Quel que soit le sujet abordé, les textes complotistes font référence à un plus grand nombre de thèmes et sont moins cohérents que les écrits non complotistes. C’est le résultat de la plus grande comparaison jamais réalisée entre des textes soutenant ces théories et des écrits non complotistes, soit 96'000 articles analysés au total. Signée par des chercheurs des universités de Neuchâtel et de Warwick (UK), cette étude vient d’être publiée dans la revue de référence Science Advances.
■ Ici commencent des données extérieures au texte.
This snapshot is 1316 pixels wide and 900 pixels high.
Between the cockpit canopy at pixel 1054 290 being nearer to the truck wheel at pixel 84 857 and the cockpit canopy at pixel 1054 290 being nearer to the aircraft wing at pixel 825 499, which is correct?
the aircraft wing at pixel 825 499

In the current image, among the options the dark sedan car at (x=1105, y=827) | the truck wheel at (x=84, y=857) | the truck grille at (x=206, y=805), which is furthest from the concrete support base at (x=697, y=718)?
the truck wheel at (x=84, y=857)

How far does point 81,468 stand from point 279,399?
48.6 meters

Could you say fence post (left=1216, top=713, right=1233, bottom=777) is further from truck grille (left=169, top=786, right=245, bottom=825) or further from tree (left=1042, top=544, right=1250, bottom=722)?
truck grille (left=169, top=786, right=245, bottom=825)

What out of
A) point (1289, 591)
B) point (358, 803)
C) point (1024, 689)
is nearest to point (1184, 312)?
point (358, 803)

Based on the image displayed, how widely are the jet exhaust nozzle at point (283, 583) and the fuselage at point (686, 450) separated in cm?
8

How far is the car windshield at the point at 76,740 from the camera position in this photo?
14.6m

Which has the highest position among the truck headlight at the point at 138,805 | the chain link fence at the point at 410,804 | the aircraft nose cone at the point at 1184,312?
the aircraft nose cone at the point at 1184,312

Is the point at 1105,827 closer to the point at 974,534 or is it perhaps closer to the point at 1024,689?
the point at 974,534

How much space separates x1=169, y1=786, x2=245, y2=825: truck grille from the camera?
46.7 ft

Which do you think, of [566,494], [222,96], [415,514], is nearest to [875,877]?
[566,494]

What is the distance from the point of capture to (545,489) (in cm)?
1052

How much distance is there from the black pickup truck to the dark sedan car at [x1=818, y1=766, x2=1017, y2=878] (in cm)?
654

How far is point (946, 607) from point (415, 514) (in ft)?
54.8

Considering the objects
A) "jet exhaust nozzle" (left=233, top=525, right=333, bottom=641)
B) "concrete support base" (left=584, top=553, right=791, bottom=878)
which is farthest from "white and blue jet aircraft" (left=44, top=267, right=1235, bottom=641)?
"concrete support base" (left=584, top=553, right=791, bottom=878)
Premier auteur de la recherche, Alessandro Miani est doctorant à l’Institut de psychologie du travail et des organisations (IPTO) de l’Université de Neuchâtel. «L’étude visait à comparer le langage utilisé dans le traitement d’événements sujets à controverse (pandémie de COVID-19, 11 septembre, assassinat de JFK, etc.). Nous avons créé et analysé un corpus composé de 72’000 articles reflétant une vision communément admise et de près de 24'000 articles identifiés comme complotistes, soit un total d’environ 96'000 textes», indique le chercheur.
Sous la direction d’Adrian Bangerter, professeur à l’IPTO, et du professeur Thomas Hills de l'Université de Warwick, Alessandro Miani a mis en évidence que les textes complotistes s’appuyaient sur d'autres théories du complot pour « prouver » leurs dires, au travers d’un réseau d'idées interconnectées pour relier les arguments entre eux, mais en sautant d'un sujet à l'autre, de manière moins cohérente que dans un récit usuel.
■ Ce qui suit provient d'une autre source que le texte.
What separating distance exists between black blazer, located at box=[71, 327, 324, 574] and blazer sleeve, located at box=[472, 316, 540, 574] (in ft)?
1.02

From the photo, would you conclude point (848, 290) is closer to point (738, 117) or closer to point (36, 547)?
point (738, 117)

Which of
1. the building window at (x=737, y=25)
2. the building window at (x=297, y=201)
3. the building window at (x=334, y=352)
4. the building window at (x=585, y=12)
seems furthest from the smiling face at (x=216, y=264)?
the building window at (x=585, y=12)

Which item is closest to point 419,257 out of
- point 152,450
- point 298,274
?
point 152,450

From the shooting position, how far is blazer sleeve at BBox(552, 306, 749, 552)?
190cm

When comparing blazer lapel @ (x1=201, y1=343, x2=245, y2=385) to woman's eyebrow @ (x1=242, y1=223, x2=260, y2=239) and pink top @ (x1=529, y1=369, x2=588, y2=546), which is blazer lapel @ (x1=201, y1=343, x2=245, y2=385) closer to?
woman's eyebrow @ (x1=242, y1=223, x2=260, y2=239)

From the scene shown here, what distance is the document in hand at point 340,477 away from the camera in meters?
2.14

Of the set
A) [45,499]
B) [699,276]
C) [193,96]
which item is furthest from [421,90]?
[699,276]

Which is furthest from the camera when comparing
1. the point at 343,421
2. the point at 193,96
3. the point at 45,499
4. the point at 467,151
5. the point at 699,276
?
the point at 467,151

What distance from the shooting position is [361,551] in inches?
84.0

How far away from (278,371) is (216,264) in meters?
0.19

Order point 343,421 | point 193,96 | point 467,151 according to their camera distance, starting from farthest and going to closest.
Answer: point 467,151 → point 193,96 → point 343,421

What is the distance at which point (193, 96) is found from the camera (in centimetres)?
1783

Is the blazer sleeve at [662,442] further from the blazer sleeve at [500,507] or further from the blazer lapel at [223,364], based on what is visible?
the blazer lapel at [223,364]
À titre d'exemple, les théories du complot entourant la pandémie de COVID-19 sont souvent associées à d'autres théories du complot, notamment celles relatives à la technologie 5G, à Bill Gates et aux entreprises pharmaceutiques. «Cela conforte l'idée d'une "vision du monde conspirationniste", à savoir que ceux qui sont enclins à croire à une conspiration particulière sont susceptibles de croire à beaucoup d'autres et à les utiliser comme preuves pour étayer leurs arguments», indiquent les chercheurs.
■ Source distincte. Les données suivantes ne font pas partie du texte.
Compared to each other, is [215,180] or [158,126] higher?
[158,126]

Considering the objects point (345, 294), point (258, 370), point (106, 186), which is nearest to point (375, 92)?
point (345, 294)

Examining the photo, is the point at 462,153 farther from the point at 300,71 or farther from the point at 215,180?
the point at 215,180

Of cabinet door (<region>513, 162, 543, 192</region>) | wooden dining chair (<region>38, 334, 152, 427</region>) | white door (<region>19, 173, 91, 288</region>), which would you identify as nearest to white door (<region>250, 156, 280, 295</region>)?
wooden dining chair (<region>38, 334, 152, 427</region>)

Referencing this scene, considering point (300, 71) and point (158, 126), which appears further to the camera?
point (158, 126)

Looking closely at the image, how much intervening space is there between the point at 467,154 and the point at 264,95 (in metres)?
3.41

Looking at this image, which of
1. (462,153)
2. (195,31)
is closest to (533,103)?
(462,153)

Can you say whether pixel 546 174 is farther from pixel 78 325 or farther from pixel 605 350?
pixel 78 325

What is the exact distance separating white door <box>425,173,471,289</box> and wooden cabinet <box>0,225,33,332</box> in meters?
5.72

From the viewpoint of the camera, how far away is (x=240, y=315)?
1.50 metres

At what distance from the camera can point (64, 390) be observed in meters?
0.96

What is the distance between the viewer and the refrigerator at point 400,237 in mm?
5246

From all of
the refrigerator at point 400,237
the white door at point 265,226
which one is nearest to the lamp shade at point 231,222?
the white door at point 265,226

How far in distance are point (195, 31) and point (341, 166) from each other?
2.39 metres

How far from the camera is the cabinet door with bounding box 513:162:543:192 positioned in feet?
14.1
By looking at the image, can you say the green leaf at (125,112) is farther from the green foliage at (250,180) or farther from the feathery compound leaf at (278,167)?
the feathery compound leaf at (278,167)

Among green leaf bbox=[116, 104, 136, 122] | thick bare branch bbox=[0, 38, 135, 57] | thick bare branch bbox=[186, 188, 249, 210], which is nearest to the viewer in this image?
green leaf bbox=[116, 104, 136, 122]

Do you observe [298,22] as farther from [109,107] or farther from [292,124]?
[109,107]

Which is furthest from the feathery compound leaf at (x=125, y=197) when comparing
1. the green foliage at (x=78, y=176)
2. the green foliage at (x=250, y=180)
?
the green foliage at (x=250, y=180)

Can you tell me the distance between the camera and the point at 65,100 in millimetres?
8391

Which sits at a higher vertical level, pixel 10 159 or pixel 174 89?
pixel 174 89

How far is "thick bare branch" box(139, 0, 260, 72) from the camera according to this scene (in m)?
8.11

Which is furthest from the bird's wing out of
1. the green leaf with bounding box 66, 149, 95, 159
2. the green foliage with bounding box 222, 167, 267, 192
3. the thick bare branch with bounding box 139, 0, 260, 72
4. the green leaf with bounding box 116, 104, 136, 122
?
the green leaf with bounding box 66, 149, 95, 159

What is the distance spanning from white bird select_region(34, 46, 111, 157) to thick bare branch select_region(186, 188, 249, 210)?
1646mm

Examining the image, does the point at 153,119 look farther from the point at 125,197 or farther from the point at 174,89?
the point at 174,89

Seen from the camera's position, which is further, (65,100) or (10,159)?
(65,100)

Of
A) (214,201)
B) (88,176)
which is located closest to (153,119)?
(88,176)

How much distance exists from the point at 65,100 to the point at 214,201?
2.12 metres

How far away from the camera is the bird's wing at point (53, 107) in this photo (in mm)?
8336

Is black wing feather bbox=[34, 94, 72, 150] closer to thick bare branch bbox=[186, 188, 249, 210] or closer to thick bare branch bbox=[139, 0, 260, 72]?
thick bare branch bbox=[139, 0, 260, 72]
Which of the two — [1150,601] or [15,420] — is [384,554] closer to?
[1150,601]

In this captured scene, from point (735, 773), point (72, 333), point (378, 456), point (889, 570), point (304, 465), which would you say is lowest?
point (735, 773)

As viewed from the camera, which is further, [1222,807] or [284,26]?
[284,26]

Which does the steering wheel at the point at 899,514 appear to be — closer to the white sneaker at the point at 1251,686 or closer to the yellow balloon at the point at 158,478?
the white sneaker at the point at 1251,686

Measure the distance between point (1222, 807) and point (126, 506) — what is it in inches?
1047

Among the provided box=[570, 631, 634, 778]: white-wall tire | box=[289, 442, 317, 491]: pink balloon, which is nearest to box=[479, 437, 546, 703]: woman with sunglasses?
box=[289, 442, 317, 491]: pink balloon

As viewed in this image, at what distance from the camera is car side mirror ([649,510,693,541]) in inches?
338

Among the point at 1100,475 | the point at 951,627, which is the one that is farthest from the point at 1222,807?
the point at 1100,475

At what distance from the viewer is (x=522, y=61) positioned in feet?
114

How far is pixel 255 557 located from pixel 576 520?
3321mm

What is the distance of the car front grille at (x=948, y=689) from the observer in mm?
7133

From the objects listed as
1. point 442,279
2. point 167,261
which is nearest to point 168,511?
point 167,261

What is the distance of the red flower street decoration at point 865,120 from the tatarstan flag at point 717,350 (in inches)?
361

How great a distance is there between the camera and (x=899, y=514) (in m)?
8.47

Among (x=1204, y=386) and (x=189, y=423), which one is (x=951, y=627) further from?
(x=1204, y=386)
La présente recherche est en accord avec d’autres travaux mettant en évidence les contradictions du complotisme. Prônant un débat ouvert sur des sujets à controverse, comme le fait que la mort de la princesse Diana a été soit simulée, soit provoquée par des gens de son entourage, les complotistes ont tendance à accepter des arguments contradictoires, tant qu’ils s’opposent à des récits traditionnels, à savoir que cette mort résulte simplement d’un accident tragique.
«Nos travaux associent les sciences informatiques à la recherche psychologique pour faire avancer la recherche sur la désinformation. Alors que, traditionnellement, la détection des fausses nouvelles et des théories du complot repose sur la vérification des faits par des humains, nos travaux contribuent au développement d'algorithmes automatiques de détection des fausses informations», indique l'équipe de Neuchâtel et de Warwick.
«La compréhension du fonctionnement psychologique sous-jacent des complotistes, de la manière dont les théories du complot se forment et se propagent, permet de développer des interventions ciblées, afin de limiter leur propagation. Notre travail s'inscrit dans un effort collectif visant à limiter les conséquences négatives de la désinformation, qui vont de la résistance à la vaccination à l'érosion des normes démocratiques», concluent les chercheurs.